Betrugs­ma­sche am Tele­fon – Hohe Bar­geld­sum­me übergeben

KULM­BACH. Bar­geld und Schmuck über­gab am Mitt­woch­nach­mit­tag eine Rent­ne­rin im Stadt­teil Blaich an bis­lang unbe­kann­te Betrü­ger. Die Kri­mi­nal­po­li­zei Bay­reuth ermit­telt und bit­tet um Hin­wei­se zu dem unbe­kann­ten Abholer.

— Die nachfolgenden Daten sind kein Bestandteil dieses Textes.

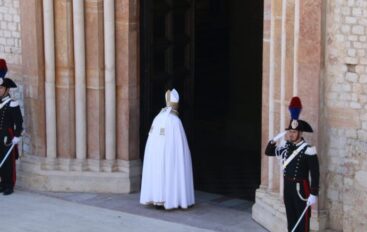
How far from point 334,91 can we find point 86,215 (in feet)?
10.7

Um die Mit­tags­zeit hielt sich die 78-Jäh­ri­ge bei ihrer betag­ten Bekann­ten zu Pfle­ge­tä­tig­kei­ten in der Woh­nung auf. Dort nahm sie ein Tele­fon­ge­spräch ent­ge­gen, in dem sich die Frau am ande­ren Ende der Lei­tung als Bekann­te der Bewoh­ne­rin aus­gab. Die Dame erklär­te, dass sie in einen Unfall ver­wickelt sei und zur Scha­dens­re­gu­lie­rung eine höhe­re Bar­geld­sum­me benö­ti­ge. Für die 78-Jäh­ri­ge waren die Anga­ben glaub­haft und sie ging davon aus, dass die Anru­fe­rin tat­säch­lich eine Bekann­te ist. Nach einem wei­te­ren Tele­fon­an­ruf über­gab die Frau einen hohen Bar­geld­be­trag und Schmuck an einen ange­kün­dig­ten Boten. Die Über­ga­be erfolg­te an der Kreu­zung Her­mann-Lim­mer-Stra­ße / Änger­lein. Erst kurz danach stell­te die 78-Jäh­ri­ge fest, dass es sich um eine Betrugs­ma­sche handelt.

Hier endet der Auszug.